AMC’s Turn is a new drama set during the Revolutionary War that tells the story of America’s first spy ring. An exciting premise, but not one that seems to call for a whole lot of music. Particularly not from modern indie rock artists. But the show, which sticks with the music of the era, uses some of today’s most blog-worthy artists to reinterpret songs from the 1700s. We’ll be speaking with the show’s music supervisor, Thomas Golubic from SuperMusicVision, who also works on The Walking Dead, all season long about the modern twist he’s putting on centuries-old music.
Well, it happened, and this time it really happened. Spoilers ahead, obviously.
A few episodes ago, protagonists and ex-lovers Abraham Woodhull (Jamie Bell) and Anna Strong (Heather Lind) were tearing at each other’s clothes on Abe’s kitchen table when they were accidentally interrupted by a soldier who was bunking at the Woodhull residence. This week, though, after infiltrating a curiously-named “gentleman’s party” of Redcoats in New York City, they met back at a hotel room where Abe and Anna finally got it on, uninterrupted. It’s a satisfying moment, but one we know won’t last: Abe’s wife and son await at home in Long Island. Anna, meanwhile, believes her husband to be dead, although he isn’t (long story). During this scene, we hear “Jock O’Hazeldean” performed by Snow Patrol‘s Gary Lightbody and Johnny McDaid.

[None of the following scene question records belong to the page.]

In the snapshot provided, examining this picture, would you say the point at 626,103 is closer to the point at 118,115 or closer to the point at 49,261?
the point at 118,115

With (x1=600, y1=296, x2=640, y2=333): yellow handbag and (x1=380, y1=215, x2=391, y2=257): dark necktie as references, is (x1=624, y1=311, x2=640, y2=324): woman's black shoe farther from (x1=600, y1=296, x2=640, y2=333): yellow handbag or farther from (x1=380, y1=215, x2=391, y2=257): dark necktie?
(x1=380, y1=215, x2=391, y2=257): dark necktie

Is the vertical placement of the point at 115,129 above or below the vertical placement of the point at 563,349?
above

Thomas Golubic spoke to Radio.com about the choice of song and performer: “Our showrunner Craig Silverstein wanted to retain a note of melancholy in their union, as it’s a fleeting one. Both Abe and Anna are married to others despite a lifelong love. The song ‘Jock O’Hazeldean’ tells the tale of a lord convincing a weeping young lady that his son is a worthy suitor. The woman’s heart, however, belongs to another. Despite the lord’s offers of riches and gold, she follows her heart and flees to be with her true love, Jock O’Hazeldean. It was producer Tony Berg’s idea to reach out to Gary Lightbody and Johnny McDaid of Snow Patrol to interpret ‘Jock O’Hazeldean.’ It turned out to be a perfect choice. Gary’s soft, heartfelt delivery and Johnny’s plaintive guitar balance beautifully against each other, and with Tony’s tasteful guidance the song is poignant, simple, and sincere.”